Jain nodded, “We agree on that. Besides, they abandoned their patent application so the Invention Secrecy Act doesn’t apply.” He hesitated a moment, then said, “We were thinking of nationalization.”
Starn’s eyes widened. “Nationalization
! That’s normally done by governments that’re trying to prop up their economies.”
Halser said, “That’s been true in poor countries around the world. But here in America, it has a long history of being done for military reasons during wartime.”
“Oh,” Starn said thoughtfully, “I think you’re right. During World War II the country nationalized some industries to mobilize them for the war effort, didn’t it?”
“Not just some industries. A bunch of them.”
Starn’s brow knit, “But at present, we’re not really at war. Minor skirmishes, I’d call them.”
Jain said, “In terms of actual shooting, that’s true. But you could say that we’re always in a war to maintain our technological superiority. The advantage that keeps other countries from starting wars with us. If this Stade stuff gets away from us, we could suddenly find our tech’s no longer superior. If our adversaries get ahead, we could abruptly find ourselves with a military that’s distinctly second rate.”
“Ah,” Starn said, settling thoughtfully back into his chair. “You’re right. We wouldn’t want this to get away from us… But keeping it will take some serious maneuvering. I assume I can call on either of you gentlemen if I need access to military expertise?”

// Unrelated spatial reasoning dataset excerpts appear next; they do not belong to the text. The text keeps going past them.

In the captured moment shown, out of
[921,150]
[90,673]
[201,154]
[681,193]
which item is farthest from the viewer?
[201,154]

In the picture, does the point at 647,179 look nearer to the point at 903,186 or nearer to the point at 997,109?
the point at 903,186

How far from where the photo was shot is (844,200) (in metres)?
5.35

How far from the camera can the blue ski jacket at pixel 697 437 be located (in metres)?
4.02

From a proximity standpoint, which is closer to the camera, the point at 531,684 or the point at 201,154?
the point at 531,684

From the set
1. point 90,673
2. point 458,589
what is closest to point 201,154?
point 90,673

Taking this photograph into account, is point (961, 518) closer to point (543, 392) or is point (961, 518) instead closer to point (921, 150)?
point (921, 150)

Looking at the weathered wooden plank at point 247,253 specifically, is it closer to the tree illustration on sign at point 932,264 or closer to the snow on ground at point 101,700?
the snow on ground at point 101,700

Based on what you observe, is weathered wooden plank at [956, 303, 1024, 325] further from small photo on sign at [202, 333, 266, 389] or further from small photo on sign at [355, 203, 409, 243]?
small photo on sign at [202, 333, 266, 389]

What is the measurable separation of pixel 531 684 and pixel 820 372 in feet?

The admirals nodded. Jain said, “We could bring in experts from other branches of the service if needed. I, ah, was thinking of contacting some and forming an informal working group to consider the implications of Stade to our military as a whole.”
“Good idea,” Starn said, “but be sure they keep it confidential. Loose lips could sink this ship before it even launches.”
***
Arya arrived at work and couldn’t help glancing around for Kaem. Since he’d graduated, he’d almost always been at work before she was. Apparently, he was usually here before anyone else. But yesterday he hadn’t been in the building at all.
And she didn’t see him this morning.
Neither was Prakant. She scanned the room again to be sure she hadn’t missed him amongst all the people already there.